Starring Kim Jinu and Lee Yeon-doo, the low-budget movie starts off with public official Gang Hae-uk (Kim) and pharmacist Min Su-gyeong (Lee), a young couple about to get married. Things start picking up when Gang’s poor father and sister invest a large sum of money into what later turns out to be a pyramid scheme.

“Biting flies suck the blood out of cows and horses. [The title] implies that [the Cho Hee-pal incident] sucked the blood out of good citizens,” director An Cheol-ho (“Marbling”) told reporters during a press preview held in Gwangjin District, eastern Seoul, earlier this week.

“The film was made based on facts. Since [Cho Hee-pal incident] is still ongoing, I was very careful in case I pose harms on victims,” the filmmaker added.

The Daegu District Prosecutors’ Office confirmed the death of Cho last year. Prosecutor Kim Ju-won, who was in charge of the case, said in June that Cho collapsed in his hotel in 2011 after drinking liquor with his mistress in a karaoke bar in China.

Though he was brought to a nearby hospital, he died of a heart attack two days later.

Kim and Lee also expressed how careful they were in playing their characters.

“Since it deals with the infamous scam, it wasn’t easy for me to approach the role,” Kim said.
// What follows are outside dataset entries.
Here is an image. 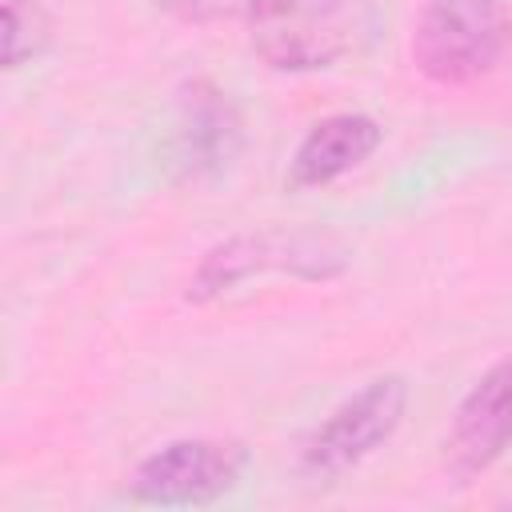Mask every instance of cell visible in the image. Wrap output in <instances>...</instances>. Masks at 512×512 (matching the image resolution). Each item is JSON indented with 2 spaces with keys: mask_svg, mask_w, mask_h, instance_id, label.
<instances>
[{
  "mask_svg": "<svg viewBox=\"0 0 512 512\" xmlns=\"http://www.w3.org/2000/svg\"><path fill=\"white\" fill-rule=\"evenodd\" d=\"M372 0H256L248 8L252 52L272 72H320L356 56L376 36Z\"/></svg>",
  "mask_w": 512,
  "mask_h": 512,
  "instance_id": "cell-1",
  "label": "cell"
},
{
  "mask_svg": "<svg viewBox=\"0 0 512 512\" xmlns=\"http://www.w3.org/2000/svg\"><path fill=\"white\" fill-rule=\"evenodd\" d=\"M508 40L500 0H428L412 28V64L436 84L484 76Z\"/></svg>",
  "mask_w": 512,
  "mask_h": 512,
  "instance_id": "cell-2",
  "label": "cell"
},
{
  "mask_svg": "<svg viewBox=\"0 0 512 512\" xmlns=\"http://www.w3.org/2000/svg\"><path fill=\"white\" fill-rule=\"evenodd\" d=\"M404 408H408V384H404V376L388 372V376L368 380L360 392H352L348 400H340L316 424V432L304 440V448H300V472L312 476V480H336L348 468L364 464L400 428Z\"/></svg>",
  "mask_w": 512,
  "mask_h": 512,
  "instance_id": "cell-3",
  "label": "cell"
},
{
  "mask_svg": "<svg viewBox=\"0 0 512 512\" xmlns=\"http://www.w3.org/2000/svg\"><path fill=\"white\" fill-rule=\"evenodd\" d=\"M248 468V452L236 440H168L148 452L132 476L128 496L152 508H204L228 496Z\"/></svg>",
  "mask_w": 512,
  "mask_h": 512,
  "instance_id": "cell-4",
  "label": "cell"
},
{
  "mask_svg": "<svg viewBox=\"0 0 512 512\" xmlns=\"http://www.w3.org/2000/svg\"><path fill=\"white\" fill-rule=\"evenodd\" d=\"M344 268V248L328 232H260L216 244L192 272L188 296L212 300L256 272H292L300 280H332Z\"/></svg>",
  "mask_w": 512,
  "mask_h": 512,
  "instance_id": "cell-5",
  "label": "cell"
},
{
  "mask_svg": "<svg viewBox=\"0 0 512 512\" xmlns=\"http://www.w3.org/2000/svg\"><path fill=\"white\" fill-rule=\"evenodd\" d=\"M512 448V356L496 360L456 404L444 436V468L456 484L488 472Z\"/></svg>",
  "mask_w": 512,
  "mask_h": 512,
  "instance_id": "cell-6",
  "label": "cell"
},
{
  "mask_svg": "<svg viewBox=\"0 0 512 512\" xmlns=\"http://www.w3.org/2000/svg\"><path fill=\"white\" fill-rule=\"evenodd\" d=\"M240 148H244V120L236 104L208 80H192L180 92L168 136V164L176 180L216 176L240 156Z\"/></svg>",
  "mask_w": 512,
  "mask_h": 512,
  "instance_id": "cell-7",
  "label": "cell"
},
{
  "mask_svg": "<svg viewBox=\"0 0 512 512\" xmlns=\"http://www.w3.org/2000/svg\"><path fill=\"white\" fill-rule=\"evenodd\" d=\"M380 124L364 112H340V116H324L316 120L304 140L292 152V168H288V184L292 188H320L332 184L336 176L360 168L376 148H380Z\"/></svg>",
  "mask_w": 512,
  "mask_h": 512,
  "instance_id": "cell-8",
  "label": "cell"
},
{
  "mask_svg": "<svg viewBox=\"0 0 512 512\" xmlns=\"http://www.w3.org/2000/svg\"><path fill=\"white\" fill-rule=\"evenodd\" d=\"M4 68L40 60L52 44V16L36 0H4Z\"/></svg>",
  "mask_w": 512,
  "mask_h": 512,
  "instance_id": "cell-9",
  "label": "cell"
},
{
  "mask_svg": "<svg viewBox=\"0 0 512 512\" xmlns=\"http://www.w3.org/2000/svg\"><path fill=\"white\" fill-rule=\"evenodd\" d=\"M152 4L176 20L212 24V20H228V16H248V8L256 0H152Z\"/></svg>",
  "mask_w": 512,
  "mask_h": 512,
  "instance_id": "cell-10",
  "label": "cell"
}]
</instances>
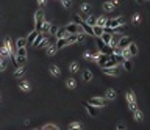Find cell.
Listing matches in <instances>:
<instances>
[{
  "instance_id": "3957f363",
  "label": "cell",
  "mask_w": 150,
  "mask_h": 130,
  "mask_svg": "<svg viewBox=\"0 0 150 130\" xmlns=\"http://www.w3.org/2000/svg\"><path fill=\"white\" fill-rule=\"evenodd\" d=\"M124 22H125V19L122 17V16H119V17H116V19H111V21H106V24H105V27H119V25H124Z\"/></svg>"
},
{
  "instance_id": "f35d334b",
  "label": "cell",
  "mask_w": 150,
  "mask_h": 130,
  "mask_svg": "<svg viewBox=\"0 0 150 130\" xmlns=\"http://www.w3.org/2000/svg\"><path fill=\"white\" fill-rule=\"evenodd\" d=\"M99 56H100V52H94V53H91V58H94V60H99Z\"/></svg>"
},
{
  "instance_id": "1f68e13d",
  "label": "cell",
  "mask_w": 150,
  "mask_h": 130,
  "mask_svg": "<svg viewBox=\"0 0 150 130\" xmlns=\"http://www.w3.org/2000/svg\"><path fill=\"white\" fill-rule=\"evenodd\" d=\"M134 119H136L138 122L142 121V113L139 111V110H136V111H134Z\"/></svg>"
},
{
  "instance_id": "74e56055",
  "label": "cell",
  "mask_w": 150,
  "mask_h": 130,
  "mask_svg": "<svg viewBox=\"0 0 150 130\" xmlns=\"http://www.w3.org/2000/svg\"><path fill=\"white\" fill-rule=\"evenodd\" d=\"M77 41H78V43H83V41H84V35H78V33H77Z\"/></svg>"
},
{
  "instance_id": "d590c367",
  "label": "cell",
  "mask_w": 150,
  "mask_h": 130,
  "mask_svg": "<svg viewBox=\"0 0 150 130\" xmlns=\"http://www.w3.org/2000/svg\"><path fill=\"white\" fill-rule=\"evenodd\" d=\"M42 129H44V130H50V129H52V130H55V129H58V127H55L53 124H47V125H44Z\"/></svg>"
},
{
  "instance_id": "52a82bcc",
  "label": "cell",
  "mask_w": 150,
  "mask_h": 130,
  "mask_svg": "<svg viewBox=\"0 0 150 130\" xmlns=\"http://www.w3.org/2000/svg\"><path fill=\"white\" fill-rule=\"evenodd\" d=\"M66 30H67L69 35H72V33H78V32H80V25L75 24V22H72V24H69V25L66 27Z\"/></svg>"
},
{
  "instance_id": "44dd1931",
  "label": "cell",
  "mask_w": 150,
  "mask_h": 130,
  "mask_svg": "<svg viewBox=\"0 0 150 130\" xmlns=\"http://www.w3.org/2000/svg\"><path fill=\"white\" fill-rule=\"evenodd\" d=\"M113 8H114V5H113V2H111V0H108V2L103 3V10H105V11H111Z\"/></svg>"
},
{
  "instance_id": "8992f818",
  "label": "cell",
  "mask_w": 150,
  "mask_h": 130,
  "mask_svg": "<svg viewBox=\"0 0 150 130\" xmlns=\"http://www.w3.org/2000/svg\"><path fill=\"white\" fill-rule=\"evenodd\" d=\"M102 71L105 72V74H108V75L119 77V69H117V66H114V67H102Z\"/></svg>"
},
{
  "instance_id": "5bb4252c",
  "label": "cell",
  "mask_w": 150,
  "mask_h": 130,
  "mask_svg": "<svg viewBox=\"0 0 150 130\" xmlns=\"http://www.w3.org/2000/svg\"><path fill=\"white\" fill-rule=\"evenodd\" d=\"M92 30H94V36H95V38L102 36V33H103V27H100V25L95 24L94 27H92Z\"/></svg>"
},
{
  "instance_id": "f6af8a7d",
  "label": "cell",
  "mask_w": 150,
  "mask_h": 130,
  "mask_svg": "<svg viewBox=\"0 0 150 130\" xmlns=\"http://www.w3.org/2000/svg\"><path fill=\"white\" fill-rule=\"evenodd\" d=\"M136 2H139V3H142V2H145V0H136Z\"/></svg>"
},
{
  "instance_id": "7402d4cb",
  "label": "cell",
  "mask_w": 150,
  "mask_h": 130,
  "mask_svg": "<svg viewBox=\"0 0 150 130\" xmlns=\"http://www.w3.org/2000/svg\"><path fill=\"white\" fill-rule=\"evenodd\" d=\"M50 27H52V25H50L49 22L44 21V25H42V28H41V33H44V35H45V33H49L50 32Z\"/></svg>"
},
{
  "instance_id": "277c9868",
  "label": "cell",
  "mask_w": 150,
  "mask_h": 130,
  "mask_svg": "<svg viewBox=\"0 0 150 130\" xmlns=\"http://www.w3.org/2000/svg\"><path fill=\"white\" fill-rule=\"evenodd\" d=\"M89 104H92L94 107H105L106 104H108V99H103V97H94L89 100Z\"/></svg>"
},
{
  "instance_id": "4fadbf2b",
  "label": "cell",
  "mask_w": 150,
  "mask_h": 130,
  "mask_svg": "<svg viewBox=\"0 0 150 130\" xmlns=\"http://www.w3.org/2000/svg\"><path fill=\"white\" fill-rule=\"evenodd\" d=\"M64 45H67V39L66 38H56V49H63Z\"/></svg>"
},
{
  "instance_id": "30bf717a",
  "label": "cell",
  "mask_w": 150,
  "mask_h": 130,
  "mask_svg": "<svg viewBox=\"0 0 150 130\" xmlns=\"http://www.w3.org/2000/svg\"><path fill=\"white\" fill-rule=\"evenodd\" d=\"M49 71H50V74H52L53 77H61V71H60V67L56 66V64H52V66L49 67Z\"/></svg>"
},
{
  "instance_id": "ac0fdd59",
  "label": "cell",
  "mask_w": 150,
  "mask_h": 130,
  "mask_svg": "<svg viewBox=\"0 0 150 130\" xmlns=\"http://www.w3.org/2000/svg\"><path fill=\"white\" fill-rule=\"evenodd\" d=\"M108 60H110V55H106V53H105V55H100V56H99V60H97L99 66H103V64H105Z\"/></svg>"
},
{
  "instance_id": "d6a6232c",
  "label": "cell",
  "mask_w": 150,
  "mask_h": 130,
  "mask_svg": "<svg viewBox=\"0 0 150 130\" xmlns=\"http://www.w3.org/2000/svg\"><path fill=\"white\" fill-rule=\"evenodd\" d=\"M69 129H82V124H80V122H72V124L69 125Z\"/></svg>"
},
{
  "instance_id": "bcb514c9",
  "label": "cell",
  "mask_w": 150,
  "mask_h": 130,
  "mask_svg": "<svg viewBox=\"0 0 150 130\" xmlns=\"http://www.w3.org/2000/svg\"><path fill=\"white\" fill-rule=\"evenodd\" d=\"M0 58H3V56H2V55H0Z\"/></svg>"
},
{
  "instance_id": "cb8c5ba5",
  "label": "cell",
  "mask_w": 150,
  "mask_h": 130,
  "mask_svg": "<svg viewBox=\"0 0 150 130\" xmlns=\"http://www.w3.org/2000/svg\"><path fill=\"white\" fill-rule=\"evenodd\" d=\"M122 56H124L125 60H130V58H132V53H130V50H128V47L122 49Z\"/></svg>"
},
{
  "instance_id": "ab89813d",
  "label": "cell",
  "mask_w": 150,
  "mask_h": 130,
  "mask_svg": "<svg viewBox=\"0 0 150 130\" xmlns=\"http://www.w3.org/2000/svg\"><path fill=\"white\" fill-rule=\"evenodd\" d=\"M61 2H63V6H66V8L71 6V0H61Z\"/></svg>"
},
{
  "instance_id": "836d02e7",
  "label": "cell",
  "mask_w": 150,
  "mask_h": 130,
  "mask_svg": "<svg viewBox=\"0 0 150 130\" xmlns=\"http://www.w3.org/2000/svg\"><path fill=\"white\" fill-rule=\"evenodd\" d=\"M105 24H106V21L103 17H100V19H97V25H100V27H105Z\"/></svg>"
},
{
  "instance_id": "f546056e",
  "label": "cell",
  "mask_w": 150,
  "mask_h": 130,
  "mask_svg": "<svg viewBox=\"0 0 150 130\" xmlns=\"http://www.w3.org/2000/svg\"><path fill=\"white\" fill-rule=\"evenodd\" d=\"M78 63H75V61H74V63H71V66H69V69H71V72H75V71H78Z\"/></svg>"
},
{
  "instance_id": "7bdbcfd3",
  "label": "cell",
  "mask_w": 150,
  "mask_h": 130,
  "mask_svg": "<svg viewBox=\"0 0 150 130\" xmlns=\"http://www.w3.org/2000/svg\"><path fill=\"white\" fill-rule=\"evenodd\" d=\"M117 129H119V130H124V129H125V125H122V124H119V125H117Z\"/></svg>"
},
{
  "instance_id": "d6986e66",
  "label": "cell",
  "mask_w": 150,
  "mask_h": 130,
  "mask_svg": "<svg viewBox=\"0 0 150 130\" xmlns=\"http://www.w3.org/2000/svg\"><path fill=\"white\" fill-rule=\"evenodd\" d=\"M66 85H67V88L69 89H75L77 88V82H75V78H67V82H66Z\"/></svg>"
},
{
  "instance_id": "d4e9b609",
  "label": "cell",
  "mask_w": 150,
  "mask_h": 130,
  "mask_svg": "<svg viewBox=\"0 0 150 130\" xmlns=\"http://www.w3.org/2000/svg\"><path fill=\"white\" fill-rule=\"evenodd\" d=\"M86 22H88L89 25H92V27H94L95 24H97V19H95L94 16H91V14H89V16L86 17Z\"/></svg>"
},
{
  "instance_id": "5b68a950",
  "label": "cell",
  "mask_w": 150,
  "mask_h": 130,
  "mask_svg": "<svg viewBox=\"0 0 150 130\" xmlns=\"http://www.w3.org/2000/svg\"><path fill=\"white\" fill-rule=\"evenodd\" d=\"M82 104H83V107H84V108H86L88 111H89V114H91V116H97V107H94L92 104H89V102H86V100H83Z\"/></svg>"
},
{
  "instance_id": "603a6c76",
  "label": "cell",
  "mask_w": 150,
  "mask_h": 130,
  "mask_svg": "<svg viewBox=\"0 0 150 130\" xmlns=\"http://www.w3.org/2000/svg\"><path fill=\"white\" fill-rule=\"evenodd\" d=\"M106 99H108V100H113V99H116V91L108 89V91H106Z\"/></svg>"
},
{
  "instance_id": "2e32d148",
  "label": "cell",
  "mask_w": 150,
  "mask_h": 130,
  "mask_svg": "<svg viewBox=\"0 0 150 130\" xmlns=\"http://www.w3.org/2000/svg\"><path fill=\"white\" fill-rule=\"evenodd\" d=\"M42 39H44V33H38V36L36 38H34V41H33V45H34V47H38V45H39L41 43H42Z\"/></svg>"
},
{
  "instance_id": "4316f807",
  "label": "cell",
  "mask_w": 150,
  "mask_h": 130,
  "mask_svg": "<svg viewBox=\"0 0 150 130\" xmlns=\"http://www.w3.org/2000/svg\"><path fill=\"white\" fill-rule=\"evenodd\" d=\"M124 67H125L127 71H132L133 69V63L130 60H124Z\"/></svg>"
},
{
  "instance_id": "b9f144b4",
  "label": "cell",
  "mask_w": 150,
  "mask_h": 130,
  "mask_svg": "<svg viewBox=\"0 0 150 130\" xmlns=\"http://www.w3.org/2000/svg\"><path fill=\"white\" fill-rule=\"evenodd\" d=\"M38 3H39L41 6H44L45 5V0H38Z\"/></svg>"
},
{
  "instance_id": "60d3db41",
  "label": "cell",
  "mask_w": 150,
  "mask_h": 130,
  "mask_svg": "<svg viewBox=\"0 0 150 130\" xmlns=\"http://www.w3.org/2000/svg\"><path fill=\"white\" fill-rule=\"evenodd\" d=\"M139 14H134V16H133V22H138V21H139Z\"/></svg>"
},
{
  "instance_id": "7c38bea8",
  "label": "cell",
  "mask_w": 150,
  "mask_h": 130,
  "mask_svg": "<svg viewBox=\"0 0 150 130\" xmlns=\"http://www.w3.org/2000/svg\"><path fill=\"white\" fill-rule=\"evenodd\" d=\"M100 38H102V41H103L105 44H111V39H113V35H111V33L103 32V33H102V36H100Z\"/></svg>"
},
{
  "instance_id": "83f0119b",
  "label": "cell",
  "mask_w": 150,
  "mask_h": 130,
  "mask_svg": "<svg viewBox=\"0 0 150 130\" xmlns=\"http://www.w3.org/2000/svg\"><path fill=\"white\" fill-rule=\"evenodd\" d=\"M19 88H21L22 91H30V85L27 82H21L19 83Z\"/></svg>"
},
{
  "instance_id": "e0dca14e",
  "label": "cell",
  "mask_w": 150,
  "mask_h": 130,
  "mask_svg": "<svg viewBox=\"0 0 150 130\" xmlns=\"http://www.w3.org/2000/svg\"><path fill=\"white\" fill-rule=\"evenodd\" d=\"M38 33H39L38 30H33V32L28 35V38H27V44H33V41H34V38L38 36Z\"/></svg>"
},
{
  "instance_id": "9c48e42d",
  "label": "cell",
  "mask_w": 150,
  "mask_h": 130,
  "mask_svg": "<svg viewBox=\"0 0 150 130\" xmlns=\"http://www.w3.org/2000/svg\"><path fill=\"white\" fill-rule=\"evenodd\" d=\"M130 43H132V38H125V36H122L117 45H119L121 49H125V47H128V44H130Z\"/></svg>"
},
{
  "instance_id": "6da1fadb",
  "label": "cell",
  "mask_w": 150,
  "mask_h": 130,
  "mask_svg": "<svg viewBox=\"0 0 150 130\" xmlns=\"http://www.w3.org/2000/svg\"><path fill=\"white\" fill-rule=\"evenodd\" d=\"M42 25H44V13L39 10L36 14H34V30H38V32H41Z\"/></svg>"
},
{
  "instance_id": "ba28073f",
  "label": "cell",
  "mask_w": 150,
  "mask_h": 130,
  "mask_svg": "<svg viewBox=\"0 0 150 130\" xmlns=\"http://www.w3.org/2000/svg\"><path fill=\"white\" fill-rule=\"evenodd\" d=\"M80 27H83V30H84V33H88L89 36H94V30H92V25H89L86 21H83L82 24H80Z\"/></svg>"
},
{
  "instance_id": "ffe728a7",
  "label": "cell",
  "mask_w": 150,
  "mask_h": 130,
  "mask_svg": "<svg viewBox=\"0 0 150 130\" xmlns=\"http://www.w3.org/2000/svg\"><path fill=\"white\" fill-rule=\"evenodd\" d=\"M128 50H130V53H132V56H134L138 53V45L134 43H130L128 44Z\"/></svg>"
},
{
  "instance_id": "e575fe53",
  "label": "cell",
  "mask_w": 150,
  "mask_h": 130,
  "mask_svg": "<svg viewBox=\"0 0 150 130\" xmlns=\"http://www.w3.org/2000/svg\"><path fill=\"white\" fill-rule=\"evenodd\" d=\"M74 22H75V24H82V22H83V19L82 17H80V16H77V14H75V16H74Z\"/></svg>"
},
{
  "instance_id": "8fae6325",
  "label": "cell",
  "mask_w": 150,
  "mask_h": 130,
  "mask_svg": "<svg viewBox=\"0 0 150 130\" xmlns=\"http://www.w3.org/2000/svg\"><path fill=\"white\" fill-rule=\"evenodd\" d=\"M67 35H69V33H67L66 27H61V28H58V30H56V33H55L56 38H66Z\"/></svg>"
},
{
  "instance_id": "9a60e30c",
  "label": "cell",
  "mask_w": 150,
  "mask_h": 130,
  "mask_svg": "<svg viewBox=\"0 0 150 130\" xmlns=\"http://www.w3.org/2000/svg\"><path fill=\"white\" fill-rule=\"evenodd\" d=\"M24 74H25V66H17V69L14 71V77L19 78V77H22Z\"/></svg>"
},
{
  "instance_id": "ee69618b",
  "label": "cell",
  "mask_w": 150,
  "mask_h": 130,
  "mask_svg": "<svg viewBox=\"0 0 150 130\" xmlns=\"http://www.w3.org/2000/svg\"><path fill=\"white\" fill-rule=\"evenodd\" d=\"M111 2H113V5H114V6H116L117 3H119V0H111Z\"/></svg>"
},
{
  "instance_id": "484cf974",
  "label": "cell",
  "mask_w": 150,
  "mask_h": 130,
  "mask_svg": "<svg viewBox=\"0 0 150 130\" xmlns=\"http://www.w3.org/2000/svg\"><path fill=\"white\" fill-rule=\"evenodd\" d=\"M91 78H92V72L91 71H84L83 72V80L84 82H89Z\"/></svg>"
},
{
  "instance_id": "4dcf8cb0",
  "label": "cell",
  "mask_w": 150,
  "mask_h": 130,
  "mask_svg": "<svg viewBox=\"0 0 150 130\" xmlns=\"http://www.w3.org/2000/svg\"><path fill=\"white\" fill-rule=\"evenodd\" d=\"M25 44H27V39H17V43H16V45H17V49L19 47H25Z\"/></svg>"
},
{
  "instance_id": "8d00e7d4",
  "label": "cell",
  "mask_w": 150,
  "mask_h": 130,
  "mask_svg": "<svg viewBox=\"0 0 150 130\" xmlns=\"http://www.w3.org/2000/svg\"><path fill=\"white\" fill-rule=\"evenodd\" d=\"M56 30H58V27H50V32H49V33H50V35L53 36V35H55V33H56Z\"/></svg>"
},
{
  "instance_id": "f1b7e54d",
  "label": "cell",
  "mask_w": 150,
  "mask_h": 130,
  "mask_svg": "<svg viewBox=\"0 0 150 130\" xmlns=\"http://www.w3.org/2000/svg\"><path fill=\"white\" fill-rule=\"evenodd\" d=\"M75 41H77V33H72V35L67 38V44H72V43H75Z\"/></svg>"
},
{
  "instance_id": "7a4b0ae2",
  "label": "cell",
  "mask_w": 150,
  "mask_h": 130,
  "mask_svg": "<svg viewBox=\"0 0 150 130\" xmlns=\"http://www.w3.org/2000/svg\"><path fill=\"white\" fill-rule=\"evenodd\" d=\"M125 97H127V100H128V107H130V110H132V111L134 113V111L138 110V108H136V97H134V94L132 93V91H128Z\"/></svg>"
}]
</instances>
While the actor mulled over whether to join the project, he took on the role in the hopes of contributing to make the country a better place to live in.

Kim’s co-star Lee expressed similar sentiments.

“It greatly influenced society a few years ago, and many people are still suffering,” Lee said. “I made up my mind to join the film, hoping to further spread [knowledge of] the incident and make sure such incident doesn’t repeat.”

In order to maintain objectivity, a representative of the Citizen’s Coalition for Respectable Household Economy, a civic organization created by the victims of Cho’s pyramid scheme, took part in making the story.

The 111-minute film is rated 15 and up. Though it will head to theaters this month, its exact release date is yet to be decided.